How to find a safe surgeon?

Posted

I’m an RN (mostly psych experience) living in an area where I’ve never worked. Long story short, I’m recovering from my THIRD surgery within a year for an anal fissure (flap, redo the flap, remove the flap) and have finally realized my surgeon is a hack. I did get a second opinion prior to the second surgery but was assured that the best job possible was done. (I later found out the two surgeons were buddies) I have seen red flags: different excuses as to why the surgery didn’t work including blaming me and then blaming my body type, ignoring my lidocaine allergy and insisting I use a cream with lidocaine in it, this surgeon won’t stick around and talk to you after surgery, even though the second surgery I specially requested to speak to him after. There is just a gross lack of communication and unwillingness to help in all areas including preop and postop care. (Also at one point he even lied to me and told me he would trim the flap off in his office if it needed to come off.) 

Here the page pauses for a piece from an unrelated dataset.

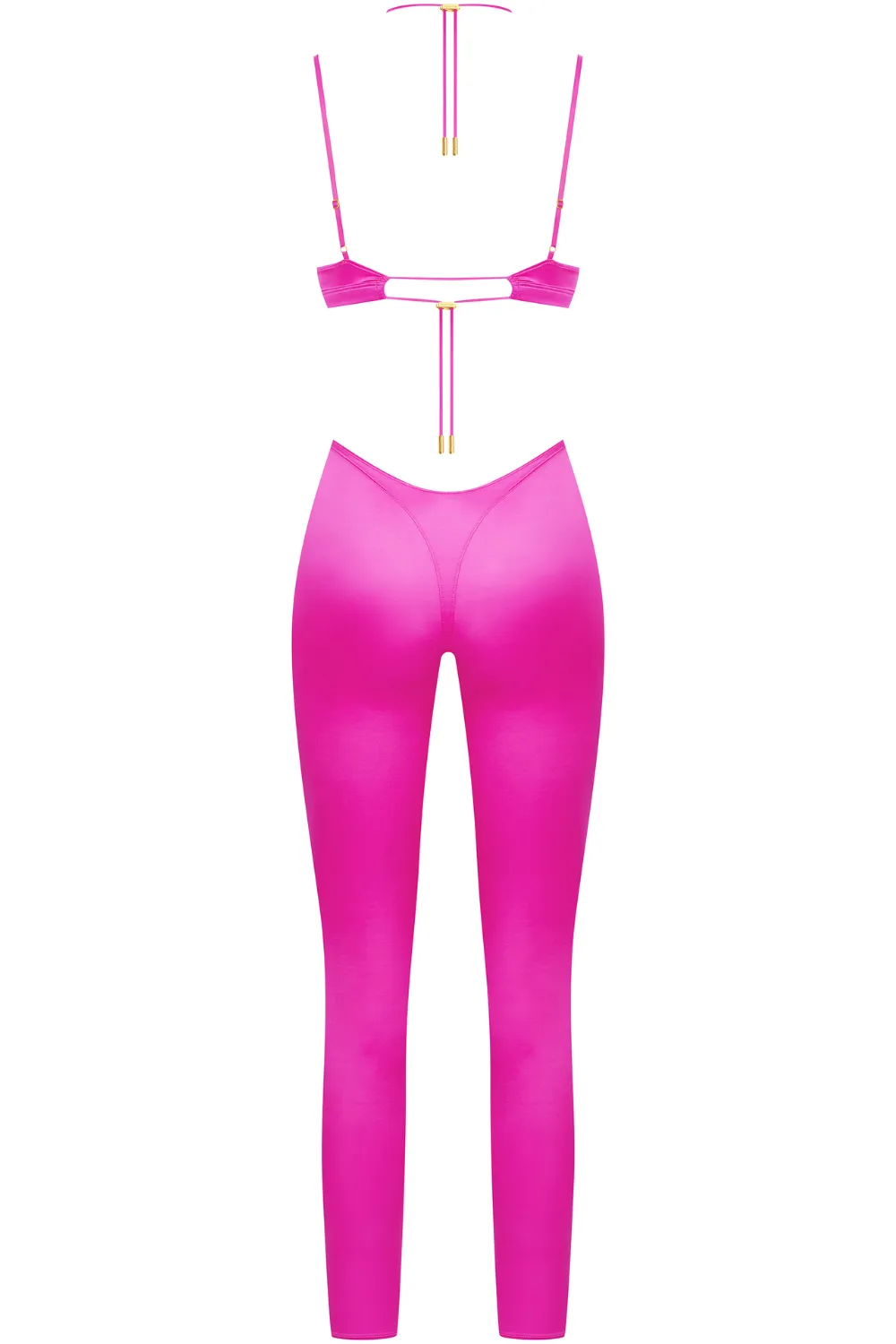 French Kiss Strap Catsuit Pink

I was assured by my primary MD (who is great but also new here) that this surgeon was one of the best in town. So the question is how do I find a surgeon to fix this mess in a town where I’m unfamiliar with the medical community and haven’t heard the OR gossip? I have actually considered flying back to my previous state to get help from a surgeon that I personally know is awesome but not sure my insurance would pay for that. I would appreciate any advice. 

Anonymous865

Anonymous865

483 Posts

I've been watching this hoping that someone would provide some good advice, since I too need to find a good surgeon.

I've learned you can't trust the recommendations of your physicians anymore.  It seems that most physicians no longer have a private practice.  They are employees of hospital owned practices.  As such their contract specifies who they can refer to.

No physician will ever criticize another physician even if they think he is a hack.  The best you might get is a comment like, "It's always a good idea to get a second opinion."

Like you I'd consider flying back to your previous state to see a surgeon that you personally know is awesome.

I considered going out of state too, and looked into the insurance situation.  What I found out is that the surgeon and hospital will probably be "out-of-network", so you will be responsible for more of the cost and possibly all of the cost. 

Most insurance plans are only applicable to your state.  The state insurance commissioner has to approve all the plans for that state.  Even if you have a national insurance company like Cigna, United, Blue Cross, etc. the plans will probably vary by state.

When I was considering going out of state, I had Blue Cross.  Only physicians and hospitals within my state were in-network.  I logged into their website and read the detailed literature on my plan.  I found that I could petition to go out of state and be treated as in-network on one of the Blue Cross plans authorized in the other state.  The Blue Cross in the other state and the Blue Cross in my state had to work it out between them.  The physician/hospital would bill the Blue Cross in the other state. The Blue Cross in the other state would pay the claim.  The Blue Cross in my state would reimburse them.  The plan in the other state might have a higher co-pay or deductible, but it could be done.  I didn't pursue it, so I don't know how difficult it would be to get it approved.

If you want to see the surgeon that you know in the other state, call your insurance or get on their website and look at the detailed plan literature.  Find out if you can go out of state.

After 3 unsuccessful surgeries, you would think the insurance company would be very interested in making sure you have an excellent surgeon for the next surgery.

I hope your next surgery goes smoothly and is successful.

Susie2310

Susie2310

2,083 Posts

In my personal life, what I would do to start is to check the physician's licensure and any actions/discipline etc. taken against their license at one's state Board of Medicine.  I would want to see that the physician's license was in good standing and that there was no history of problems/actions taken against their license/no public documents that indicate any problems.

My experience has been that observing the personal experience of other people who have had surgery by a particular surgeon is very helpful.  

 

Edited by Susie2310

canoehead, BSN, RN

Specializes in ER. Has 30 years experience. 6,837 Posts

Talk to the surgical nurses. They know who has good outcomes.

Guest 1152923

Guest 1152923

301 Posts

     Career OR RN here.  Over the years, I've worked with many mediocre surgeons, a few exceptional ones, and a few, mostly incompetent surgeons.  From my perspective, I don't see a whole lot of oversight from the medical community (other surgeons) or any regulatory agencies..."you're 74 years' old, your hands tremble like a leaf and your surgical outcomes are terrible, but you do have an active MD license and hospital privileges so you're good to go!"  As others have suggested, I would network and get the straight scoop from perioperative nurses or nurses that have cared for many of their patients.  Lastly, I have worked in the ORs of large, teaching hospitals and though I'll likely get flamed, I personally wouldn't have any surgery that actively involved physician residents or medical students...Ay yi yi, I have some doozy stories, but I'll digress.